Some of the flowers seem as if they have been bound and executed like humans onto the stake. The ground seems soaked by their blood. This small format comes from Mahmoud Mirzaie, the painter and calligrapher, born 1949 in Abadan, Iran , who also works as a sculptor, director, actor and a mime, who had to leave his home country due to political reasons in 1986. Since then he lives in Germany, for some years in Brühl. The ambivalent impression of his painting is strengthened by the Persian letters, which lay blood-red on the landscape. They form the title of an Iranian spring song which welcomes the end of the Shah regime. But the hopes of many Iranians for liberty and democracy were disappointed. Also in the following Islamic Republic countless “different-thinking” people, in their circles often celebrated as martyrs, lose their lives.

Mirzaie calls his exhibition "Floating", in where he shows painting and calligraphy which is a highly rated art of beautiful writing in Iran. However he is not only concerned about the fusion of these two art forms, he is interested in the deeper connection of design and contents. His work in ink, oil, water color or mixed technique is mainly based on poetry and literature of others and himself. Within this he does not only refer to classical Persian poets such as Rumi, Sa´adil (both 13th Century) and of Goethe and Nietzsche’s admired Hafiz (14th Century), he also dedicates himself to modern poets such as Nima Juschidj or Mehdi Achawan Sales from the 20th Century. His art is founded on political and scientific lyrics and on mystical and philosophical wisdoms.
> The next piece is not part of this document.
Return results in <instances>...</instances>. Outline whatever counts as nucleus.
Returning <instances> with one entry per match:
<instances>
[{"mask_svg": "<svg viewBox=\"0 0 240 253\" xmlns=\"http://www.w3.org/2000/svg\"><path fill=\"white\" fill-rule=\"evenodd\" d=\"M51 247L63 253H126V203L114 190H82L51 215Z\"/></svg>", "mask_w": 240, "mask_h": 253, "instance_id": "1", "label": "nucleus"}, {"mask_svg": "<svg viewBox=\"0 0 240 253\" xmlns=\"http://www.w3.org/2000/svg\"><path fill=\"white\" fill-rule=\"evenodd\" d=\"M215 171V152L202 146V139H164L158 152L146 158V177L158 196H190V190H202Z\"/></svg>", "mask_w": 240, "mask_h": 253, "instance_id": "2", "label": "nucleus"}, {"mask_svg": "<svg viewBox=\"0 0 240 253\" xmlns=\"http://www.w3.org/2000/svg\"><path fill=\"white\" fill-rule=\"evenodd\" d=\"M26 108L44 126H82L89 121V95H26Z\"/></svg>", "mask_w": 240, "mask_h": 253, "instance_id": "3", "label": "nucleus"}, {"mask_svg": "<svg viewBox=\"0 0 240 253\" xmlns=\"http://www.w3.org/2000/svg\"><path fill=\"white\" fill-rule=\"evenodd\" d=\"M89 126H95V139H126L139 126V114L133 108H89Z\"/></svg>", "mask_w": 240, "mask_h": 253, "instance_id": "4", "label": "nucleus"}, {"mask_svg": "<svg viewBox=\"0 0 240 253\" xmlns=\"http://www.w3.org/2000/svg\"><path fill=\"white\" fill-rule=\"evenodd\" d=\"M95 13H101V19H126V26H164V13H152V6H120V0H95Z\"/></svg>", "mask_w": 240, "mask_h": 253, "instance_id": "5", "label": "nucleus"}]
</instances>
These transcripts, in particular of the Persian culture get a visual translation through Mirzaie’s work. He unravels the mood of the written language through colors and forms and thereby develops its own poetry which is full of beauty, ease and at the same time depth. His painted poems at times seem just magical like when he composes a calm, autumnal water landscape from the letters of the Persian word “ab” (water) or when he confronts a yellow-red colored, autumnal small forest with a white-blue, quiet winter version. In other pieces he criticizes social conditions, ignorance and a lack of awareness for the need of others. So he interprets Nima’s poetry: “Oh, you who sit there on the shore, laughing and making merry-somebody in the water is fighting for his life.” in his painting “Cry under Water”, where in the midst of a contemplative scene painted in sunny colors Mirzaie confronts us with the unheard survival fight of a drowning

In his recent pieces in two large formats he alters Goethe's poem: “the soul of humans for two large sizes that resembles water, eternally changing…” by painting and calligraphy in German and part Persian: “…Soul of men, how you resemble the water, fate of men, how you resemble the wind” - under the blue sky the sea waves break at a coast rock, and the spray climbs high up, from the wind blown.
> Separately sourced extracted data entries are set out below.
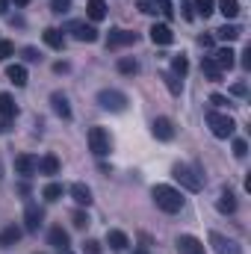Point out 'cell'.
<instances>
[{
	"instance_id": "obj_1",
	"label": "cell",
	"mask_w": 251,
	"mask_h": 254,
	"mask_svg": "<svg viewBox=\"0 0 251 254\" xmlns=\"http://www.w3.org/2000/svg\"><path fill=\"white\" fill-rule=\"evenodd\" d=\"M151 198H154V204H157L163 213H181V210H184V195L175 190V187L157 184V187L151 190Z\"/></svg>"
},
{
	"instance_id": "obj_2",
	"label": "cell",
	"mask_w": 251,
	"mask_h": 254,
	"mask_svg": "<svg viewBox=\"0 0 251 254\" xmlns=\"http://www.w3.org/2000/svg\"><path fill=\"white\" fill-rule=\"evenodd\" d=\"M172 175H175V181H181V187H187L189 192H198L204 187V175H201L198 169H192V166L178 163V166L172 169Z\"/></svg>"
},
{
	"instance_id": "obj_3",
	"label": "cell",
	"mask_w": 251,
	"mask_h": 254,
	"mask_svg": "<svg viewBox=\"0 0 251 254\" xmlns=\"http://www.w3.org/2000/svg\"><path fill=\"white\" fill-rule=\"evenodd\" d=\"M207 127L213 130V136H219V139H228V136H234V119L231 116H225V113H216V110H210L207 113Z\"/></svg>"
},
{
	"instance_id": "obj_4",
	"label": "cell",
	"mask_w": 251,
	"mask_h": 254,
	"mask_svg": "<svg viewBox=\"0 0 251 254\" xmlns=\"http://www.w3.org/2000/svg\"><path fill=\"white\" fill-rule=\"evenodd\" d=\"M98 104L104 110H110V113H125L130 101H127L125 92H119V89H101L98 92Z\"/></svg>"
},
{
	"instance_id": "obj_5",
	"label": "cell",
	"mask_w": 251,
	"mask_h": 254,
	"mask_svg": "<svg viewBox=\"0 0 251 254\" xmlns=\"http://www.w3.org/2000/svg\"><path fill=\"white\" fill-rule=\"evenodd\" d=\"M110 148H113L110 133H107L104 127H89V151H92L95 157H107Z\"/></svg>"
},
{
	"instance_id": "obj_6",
	"label": "cell",
	"mask_w": 251,
	"mask_h": 254,
	"mask_svg": "<svg viewBox=\"0 0 251 254\" xmlns=\"http://www.w3.org/2000/svg\"><path fill=\"white\" fill-rule=\"evenodd\" d=\"M68 33H74V39L77 42H98V30L92 27V24H86V21H71L68 24Z\"/></svg>"
},
{
	"instance_id": "obj_7",
	"label": "cell",
	"mask_w": 251,
	"mask_h": 254,
	"mask_svg": "<svg viewBox=\"0 0 251 254\" xmlns=\"http://www.w3.org/2000/svg\"><path fill=\"white\" fill-rule=\"evenodd\" d=\"M136 42H139V36L130 33V30H110V36H107V48H110V51H116V48H127V45H136Z\"/></svg>"
},
{
	"instance_id": "obj_8",
	"label": "cell",
	"mask_w": 251,
	"mask_h": 254,
	"mask_svg": "<svg viewBox=\"0 0 251 254\" xmlns=\"http://www.w3.org/2000/svg\"><path fill=\"white\" fill-rule=\"evenodd\" d=\"M42 222H45V210L39 204H27V210H24V228L30 234H36L42 228Z\"/></svg>"
},
{
	"instance_id": "obj_9",
	"label": "cell",
	"mask_w": 251,
	"mask_h": 254,
	"mask_svg": "<svg viewBox=\"0 0 251 254\" xmlns=\"http://www.w3.org/2000/svg\"><path fill=\"white\" fill-rule=\"evenodd\" d=\"M210 246L216 249V254H243V249L234 243V240H228V237H222V234H210Z\"/></svg>"
},
{
	"instance_id": "obj_10",
	"label": "cell",
	"mask_w": 251,
	"mask_h": 254,
	"mask_svg": "<svg viewBox=\"0 0 251 254\" xmlns=\"http://www.w3.org/2000/svg\"><path fill=\"white\" fill-rule=\"evenodd\" d=\"M178 254H207V249H204V243L198 240V237H189V234H184V237H178Z\"/></svg>"
},
{
	"instance_id": "obj_11",
	"label": "cell",
	"mask_w": 251,
	"mask_h": 254,
	"mask_svg": "<svg viewBox=\"0 0 251 254\" xmlns=\"http://www.w3.org/2000/svg\"><path fill=\"white\" fill-rule=\"evenodd\" d=\"M36 169H39V160H36L33 154H18V157H15V172H18L21 178H33Z\"/></svg>"
},
{
	"instance_id": "obj_12",
	"label": "cell",
	"mask_w": 251,
	"mask_h": 254,
	"mask_svg": "<svg viewBox=\"0 0 251 254\" xmlns=\"http://www.w3.org/2000/svg\"><path fill=\"white\" fill-rule=\"evenodd\" d=\"M151 130H154V136L160 139V142H169V139H175V125L166 119V116H160V119H154V125H151Z\"/></svg>"
},
{
	"instance_id": "obj_13",
	"label": "cell",
	"mask_w": 251,
	"mask_h": 254,
	"mask_svg": "<svg viewBox=\"0 0 251 254\" xmlns=\"http://www.w3.org/2000/svg\"><path fill=\"white\" fill-rule=\"evenodd\" d=\"M151 42H154V45H172V42H175L172 27H169V24H154V27H151Z\"/></svg>"
},
{
	"instance_id": "obj_14",
	"label": "cell",
	"mask_w": 251,
	"mask_h": 254,
	"mask_svg": "<svg viewBox=\"0 0 251 254\" xmlns=\"http://www.w3.org/2000/svg\"><path fill=\"white\" fill-rule=\"evenodd\" d=\"M42 39H45V45L54 48V51H63L65 48V36H63V30H57V27H48V30L42 33Z\"/></svg>"
},
{
	"instance_id": "obj_15",
	"label": "cell",
	"mask_w": 251,
	"mask_h": 254,
	"mask_svg": "<svg viewBox=\"0 0 251 254\" xmlns=\"http://www.w3.org/2000/svg\"><path fill=\"white\" fill-rule=\"evenodd\" d=\"M234 57H237V54H234L231 48H222V51H216V54H213V63L219 65L222 71H231V68L237 65V60H234Z\"/></svg>"
},
{
	"instance_id": "obj_16",
	"label": "cell",
	"mask_w": 251,
	"mask_h": 254,
	"mask_svg": "<svg viewBox=\"0 0 251 254\" xmlns=\"http://www.w3.org/2000/svg\"><path fill=\"white\" fill-rule=\"evenodd\" d=\"M51 107H54V113L60 119H71V107H68V98H65L63 92H54L51 95Z\"/></svg>"
},
{
	"instance_id": "obj_17",
	"label": "cell",
	"mask_w": 251,
	"mask_h": 254,
	"mask_svg": "<svg viewBox=\"0 0 251 254\" xmlns=\"http://www.w3.org/2000/svg\"><path fill=\"white\" fill-rule=\"evenodd\" d=\"M21 234H24V231H21L18 225H9V228H3V231H0V249H9V246H15V243L21 240Z\"/></svg>"
},
{
	"instance_id": "obj_18",
	"label": "cell",
	"mask_w": 251,
	"mask_h": 254,
	"mask_svg": "<svg viewBox=\"0 0 251 254\" xmlns=\"http://www.w3.org/2000/svg\"><path fill=\"white\" fill-rule=\"evenodd\" d=\"M15 116H18V104H15V98L6 95V92H0V119H15Z\"/></svg>"
},
{
	"instance_id": "obj_19",
	"label": "cell",
	"mask_w": 251,
	"mask_h": 254,
	"mask_svg": "<svg viewBox=\"0 0 251 254\" xmlns=\"http://www.w3.org/2000/svg\"><path fill=\"white\" fill-rule=\"evenodd\" d=\"M107 246L116 249V252H125L127 246H130V240H127L125 231H107Z\"/></svg>"
},
{
	"instance_id": "obj_20",
	"label": "cell",
	"mask_w": 251,
	"mask_h": 254,
	"mask_svg": "<svg viewBox=\"0 0 251 254\" xmlns=\"http://www.w3.org/2000/svg\"><path fill=\"white\" fill-rule=\"evenodd\" d=\"M71 198H74L80 207H89V204H92V190H89L86 184H74V187H71Z\"/></svg>"
},
{
	"instance_id": "obj_21",
	"label": "cell",
	"mask_w": 251,
	"mask_h": 254,
	"mask_svg": "<svg viewBox=\"0 0 251 254\" xmlns=\"http://www.w3.org/2000/svg\"><path fill=\"white\" fill-rule=\"evenodd\" d=\"M48 243H51L54 249L65 252V249H68V231H63V228H51V231H48Z\"/></svg>"
},
{
	"instance_id": "obj_22",
	"label": "cell",
	"mask_w": 251,
	"mask_h": 254,
	"mask_svg": "<svg viewBox=\"0 0 251 254\" xmlns=\"http://www.w3.org/2000/svg\"><path fill=\"white\" fill-rule=\"evenodd\" d=\"M6 80L15 86H27V68L24 65H9L6 68Z\"/></svg>"
},
{
	"instance_id": "obj_23",
	"label": "cell",
	"mask_w": 251,
	"mask_h": 254,
	"mask_svg": "<svg viewBox=\"0 0 251 254\" xmlns=\"http://www.w3.org/2000/svg\"><path fill=\"white\" fill-rule=\"evenodd\" d=\"M201 71L207 74V80H222V74H225L219 65L213 63V57H204V60H201Z\"/></svg>"
},
{
	"instance_id": "obj_24",
	"label": "cell",
	"mask_w": 251,
	"mask_h": 254,
	"mask_svg": "<svg viewBox=\"0 0 251 254\" xmlns=\"http://www.w3.org/2000/svg\"><path fill=\"white\" fill-rule=\"evenodd\" d=\"M86 12H89L92 21H104V18H107V3H104V0H89Z\"/></svg>"
},
{
	"instance_id": "obj_25",
	"label": "cell",
	"mask_w": 251,
	"mask_h": 254,
	"mask_svg": "<svg viewBox=\"0 0 251 254\" xmlns=\"http://www.w3.org/2000/svg\"><path fill=\"white\" fill-rule=\"evenodd\" d=\"M216 36H219L222 42H237V39L243 36V30H240V27H234V24H225V27H219V30H216Z\"/></svg>"
},
{
	"instance_id": "obj_26",
	"label": "cell",
	"mask_w": 251,
	"mask_h": 254,
	"mask_svg": "<svg viewBox=\"0 0 251 254\" xmlns=\"http://www.w3.org/2000/svg\"><path fill=\"white\" fill-rule=\"evenodd\" d=\"M39 169H42V175H60V160L54 154H45L42 163H39Z\"/></svg>"
},
{
	"instance_id": "obj_27",
	"label": "cell",
	"mask_w": 251,
	"mask_h": 254,
	"mask_svg": "<svg viewBox=\"0 0 251 254\" xmlns=\"http://www.w3.org/2000/svg\"><path fill=\"white\" fill-rule=\"evenodd\" d=\"M219 12L225 18H237L240 15V0H219Z\"/></svg>"
},
{
	"instance_id": "obj_28",
	"label": "cell",
	"mask_w": 251,
	"mask_h": 254,
	"mask_svg": "<svg viewBox=\"0 0 251 254\" xmlns=\"http://www.w3.org/2000/svg\"><path fill=\"white\" fill-rule=\"evenodd\" d=\"M219 210H222V213H234V210H237V198H234V192L231 190L222 192V198H219Z\"/></svg>"
},
{
	"instance_id": "obj_29",
	"label": "cell",
	"mask_w": 251,
	"mask_h": 254,
	"mask_svg": "<svg viewBox=\"0 0 251 254\" xmlns=\"http://www.w3.org/2000/svg\"><path fill=\"white\" fill-rule=\"evenodd\" d=\"M119 71L127 74V77H133V74H139V63H136L133 57H122V60H119Z\"/></svg>"
},
{
	"instance_id": "obj_30",
	"label": "cell",
	"mask_w": 251,
	"mask_h": 254,
	"mask_svg": "<svg viewBox=\"0 0 251 254\" xmlns=\"http://www.w3.org/2000/svg\"><path fill=\"white\" fill-rule=\"evenodd\" d=\"M187 71H189V60L184 54H178V57L172 60V74H175V77H184Z\"/></svg>"
},
{
	"instance_id": "obj_31",
	"label": "cell",
	"mask_w": 251,
	"mask_h": 254,
	"mask_svg": "<svg viewBox=\"0 0 251 254\" xmlns=\"http://www.w3.org/2000/svg\"><path fill=\"white\" fill-rule=\"evenodd\" d=\"M201 18H210L213 15V9H216V0H195V6H192Z\"/></svg>"
},
{
	"instance_id": "obj_32",
	"label": "cell",
	"mask_w": 251,
	"mask_h": 254,
	"mask_svg": "<svg viewBox=\"0 0 251 254\" xmlns=\"http://www.w3.org/2000/svg\"><path fill=\"white\" fill-rule=\"evenodd\" d=\"M42 195H45V201H60L63 198V184H48L42 190Z\"/></svg>"
},
{
	"instance_id": "obj_33",
	"label": "cell",
	"mask_w": 251,
	"mask_h": 254,
	"mask_svg": "<svg viewBox=\"0 0 251 254\" xmlns=\"http://www.w3.org/2000/svg\"><path fill=\"white\" fill-rule=\"evenodd\" d=\"M163 80H166V86H169V92H172V95H181V89H184V86H181V80H178L172 71H163Z\"/></svg>"
},
{
	"instance_id": "obj_34",
	"label": "cell",
	"mask_w": 251,
	"mask_h": 254,
	"mask_svg": "<svg viewBox=\"0 0 251 254\" xmlns=\"http://www.w3.org/2000/svg\"><path fill=\"white\" fill-rule=\"evenodd\" d=\"M71 222H74V228H77V231H86V228L92 225V219H89V213H83V210H77V213L71 216Z\"/></svg>"
},
{
	"instance_id": "obj_35",
	"label": "cell",
	"mask_w": 251,
	"mask_h": 254,
	"mask_svg": "<svg viewBox=\"0 0 251 254\" xmlns=\"http://www.w3.org/2000/svg\"><path fill=\"white\" fill-rule=\"evenodd\" d=\"M151 3H154V9H160L166 18H172V15H175V9H172V3H169V0H151Z\"/></svg>"
},
{
	"instance_id": "obj_36",
	"label": "cell",
	"mask_w": 251,
	"mask_h": 254,
	"mask_svg": "<svg viewBox=\"0 0 251 254\" xmlns=\"http://www.w3.org/2000/svg\"><path fill=\"white\" fill-rule=\"evenodd\" d=\"M15 54V45L9 42V39H0V63L6 60V57H12Z\"/></svg>"
},
{
	"instance_id": "obj_37",
	"label": "cell",
	"mask_w": 251,
	"mask_h": 254,
	"mask_svg": "<svg viewBox=\"0 0 251 254\" xmlns=\"http://www.w3.org/2000/svg\"><path fill=\"white\" fill-rule=\"evenodd\" d=\"M249 154V142L246 139H237L234 142V157H246Z\"/></svg>"
},
{
	"instance_id": "obj_38",
	"label": "cell",
	"mask_w": 251,
	"mask_h": 254,
	"mask_svg": "<svg viewBox=\"0 0 251 254\" xmlns=\"http://www.w3.org/2000/svg\"><path fill=\"white\" fill-rule=\"evenodd\" d=\"M83 252L86 254H101V243H98V240H86V243H83Z\"/></svg>"
},
{
	"instance_id": "obj_39",
	"label": "cell",
	"mask_w": 251,
	"mask_h": 254,
	"mask_svg": "<svg viewBox=\"0 0 251 254\" xmlns=\"http://www.w3.org/2000/svg\"><path fill=\"white\" fill-rule=\"evenodd\" d=\"M68 9H71V0H54V12H57V15H63Z\"/></svg>"
},
{
	"instance_id": "obj_40",
	"label": "cell",
	"mask_w": 251,
	"mask_h": 254,
	"mask_svg": "<svg viewBox=\"0 0 251 254\" xmlns=\"http://www.w3.org/2000/svg\"><path fill=\"white\" fill-rule=\"evenodd\" d=\"M136 6H139V12H145V15H151V12H157V9H154V3H151V0H139V3H136Z\"/></svg>"
},
{
	"instance_id": "obj_41",
	"label": "cell",
	"mask_w": 251,
	"mask_h": 254,
	"mask_svg": "<svg viewBox=\"0 0 251 254\" xmlns=\"http://www.w3.org/2000/svg\"><path fill=\"white\" fill-rule=\"evenodd\" d=\"M24 60L27 63H39V51L36 48H24Z\"/></svg>"
},
{
	"instance_id": "obj_42",
	"label": "cell",
	"mask_w": 251,
	"mask_h": 254,
	"mask_svg": "<svg viewBox=\"0 0 251 254\" xmlns=\"http://www.w3.org/2000/svg\"><path fill=\"white\" fill-rule=\"evenodd\" d=\"M210 104H213V107H225L228 98H225V95H210Z\"/></svg>"
},
{
	"instance_id": "obj_43",
	"label": "cell",
	"mask_w": 251,
	"mask_h": 254,
	"mask_svg": "<svg viewBox=\"0 0 251 254\" xmlns=\"http://www.w3.org/2000/svg\"><path fill=\"white\" fill-rule=\"evenodd\" d=\"M198 45H201V48H213V36H201Z\"/></svg>"
},
{
	"instance_id": "obj_44",
	"label": "cell",
	"mask_w": 251,
	"mask_h": 254,
	"mask_svg": "<svg viewBox=\"0 0 251 254\" xmlns=\"http://www.w3.org/2000/svg\"><path fill=\"white\" fill-rule=\"evenodd\" d=\"M243 68H251V48H246V54H243Z\"/></svg>"
},
{
	"instance_id": "obj_45",
	"label": "cell",
	"mask_w": 251,
	"mask_h": 254,
	"mask_svg": "<svg viewBox=\"0 0 251 254\" xmlns=\"http://www.w3.org/2000/svg\"><path fill=\"white\" fill-rule=\"evenodd\" d=\"M231 92H234V95H246V83H237V86H234Z\"/></svg>"
},
{
	"instance_id": "obj_46",
	"label": "cell",
	"mask_w": 251,
	"mask_h": 254,
	"mask_svg": "<svg viewBox=\"0 0 251 254\" xmlns=\"http://www.w3.org/2000/svg\"><path fill=\"white\" fill-rule=\"evenodd\" d=\"M54 71H57V74H65V71H68V63H57L54 65Z\"/></svg>"
},
{
	"instance_id": "obj_47",
	"label": "cell",
	"mask_w": 251,
	"mask_h": 254,
	"mask_svg": "<svg viewBox=\"0 0 251 254\" xmlns=\"http://www.w3.org/2000/svg\"><path fill=\"white\" fill-rule=\"evenodd\" d=\"M9 130V119H0V133H6Z\"/></svg>"
},
{
	"instance_id": "obj_48",
	"label": "cell",
	"mask_w": 251,
	"mask_h": 254,
	"mask_svg": "<svg viewBox=\"0 0 251 254\" xmlns=\"http://www.w3.org/2000/svg\"><path fill=\"white\" fill-rule=\"evenodd\" d=\"M6 9H9V0H0V15H3Z\"/></svg>"
},
{
	"instance_id": "obj_49",
	"label": "cell",
	"mask_w": 251,
	"mask_h": 254,
	"mask_svg": "<svg viewBox=\"0 0 251 254\" xmlns=\"http://www.w3.org/2000/svg\"><path fill=\"white\" fill-rule=\"evenodd\" d=\"M27 3H30V0H15V6H27Z\"/></svg>"
},
{
	"instance_id": "obj_50",
	"label": "cell",
	"mask_w": 251,
	"mask_h": 254,
	"mask_svg": "<svg viewBox=\"0 0 251 254\" xmlns=\"http://www.w3.org/2000/svg\"><path fill=\"white\" fill-rule=\"evenodd\" d=\"M136 254H148V252H136Z\"/></svg>"
}]
</instances>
Mirzaie tries to transfer written poetry and literature into generally understandable images. Thereby occasionally the unawareness of the Persian language actually makes the entrance to individual motives and thereby their complete interpretation more difficult. Nevertheless in general the view of Mirzaie’s art does not require the knowledge of the language he uses, his work first addresses our emotions. The seeing is meant to stimulate, create moods and through the reflection of what’s presented, finally leads to understanding and realization. “My ambition is to create a complex piece of art through the fusion of writing, color and pictorial forms”, says Mirzaie, “so that people from other cultures can learn how to know and to understand with their hearts”. In other words: beyond all cultural and linguistic limitations the artist pursues the aim of a peaceful community, a “peace through love”.